**Stated exercise:**
Pick up the passage on DARPA's National Cyber Range after its final sentence and carry it forward for a paragraph or two.

**Document section:**
John Hopkins University and Northrop Grumman have been awarded contracts to help develop the National Cyber Range in conjunction with the Defense Advanced Research Projects Agency, better known as DARPA. While the military has engaged in cyber warfare training and war games in the past, the NCR represents a “formalization” of those efforts where soldiers can hone their computer warfare skills.

“DARPA is in the business of security. They have built what they think are good cyber defenses, and [the NCR] will let them put it into production,” said Ed Adams of Security Innovation, which has previously done cyber security work with the Department of Defense. “Think of it like the board game Risk. Instead of having little squares sitting on top of Brazil, you have virtual avatars sitting on a piece of data that you are assigned to protect.”

“Low level processor unit attacks are like attacking an individual foot soldier,” he continued. “A denial of service attack would be more like a mortar shelling or blitzkrieg.”

**Source data:**
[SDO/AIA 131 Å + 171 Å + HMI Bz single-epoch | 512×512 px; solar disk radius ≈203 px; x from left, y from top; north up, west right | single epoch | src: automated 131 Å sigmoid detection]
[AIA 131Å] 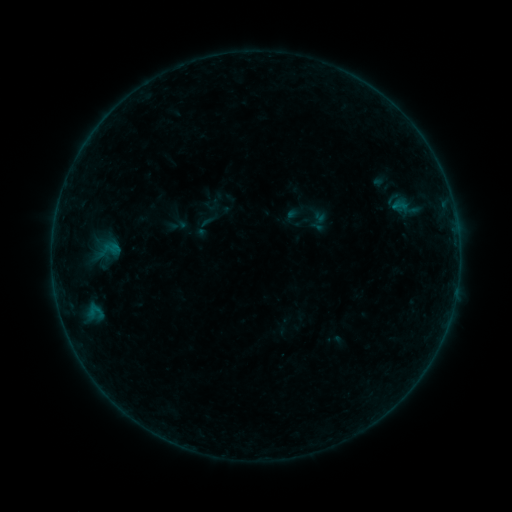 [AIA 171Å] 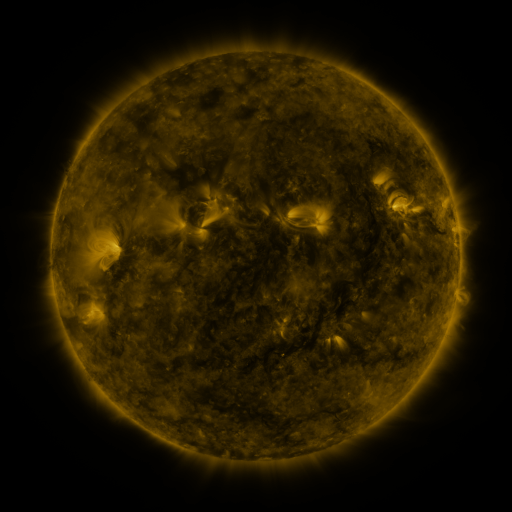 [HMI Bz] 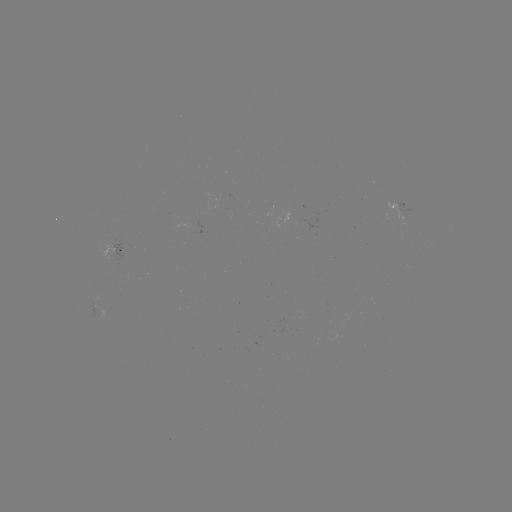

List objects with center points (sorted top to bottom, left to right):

**Exercise response:**
NCR personnel will develop and test a range of new virtual weapons and defenses against them and will also be able to test them in environments outside real-time, an important tool to effectively training cyber soldiers, said DARPA spokeswoman Jan Walker. “Sometimes you need to see how a computer program works faster than in real time,” she said. “Other times you want to slow down time because computers often take actions so quickly you can’t see what happened in real time.”

Established in 1958 in response to the Soviet launch of Sputnik, DARPA’s ongoing mission is to provide the U.S. Department of Defense with a technological edge over the militaries of other nations. Unlike most defense contractors which focus on specific projects or technology, DARPA focuses on long-range projects described as “high risk, high payoff” research. But despite their sometimes dubious apparent value, many DARPA projects have evolved into groundbreaking new technologies, perhaps most famously the ARPANET, predecessor to the internet.